Rae stood at the window, gazing out over the water. No big-city light pollution stained the night sky, and since the clouds had blown out when the cold front came in, it seemed like the entire Milky Way was visible.
Conn came to stand at the other side of the window, and she blinked because for a moment he was washed in that silver light. The whole knight-in-shining-armor thing flashed across her mind and she didn’t roll her eyes. She didn’t feel like an idiot for not rolling her eyes, either. Considering the upheaval inside her there wasn’t a whole lot of room left over for feeling like an idiot. But she was pretty sure that wouldn’t last long.
Conn hadn’t said a word, he hadn’t even looked at her. But she wanted him to.
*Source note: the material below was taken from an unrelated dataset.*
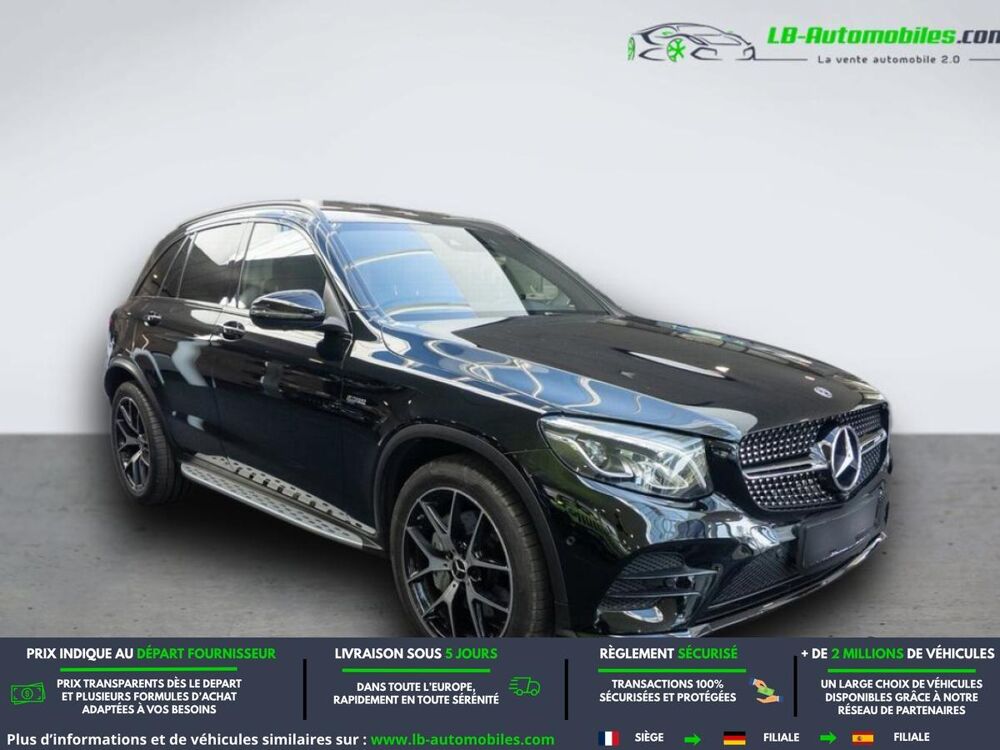 Classe GLC 43 AMG BVA 4Matic 2019 occasion 31850 Beaupuy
She wanted him to do more than look. She wanted him to touch her, and to know what it did to her when he put his hands on her. She wanted to touch him back, with more than just her hands, to feel him against her, bare skin to bare skin, to lose her breath and let her mind blur and her bones melt. She wanted his arms around her and his mouth on hers, she wanted him inside her, to be as close to him as she could get, for as long as she could have him.
It wasn’t the cautious choice, or the wise one. It wasn’t even a choice, she realized. It was a chance. The only one she was going to get. They didn’t have a future. All they had was now, and now was only going to last until he got his memory back.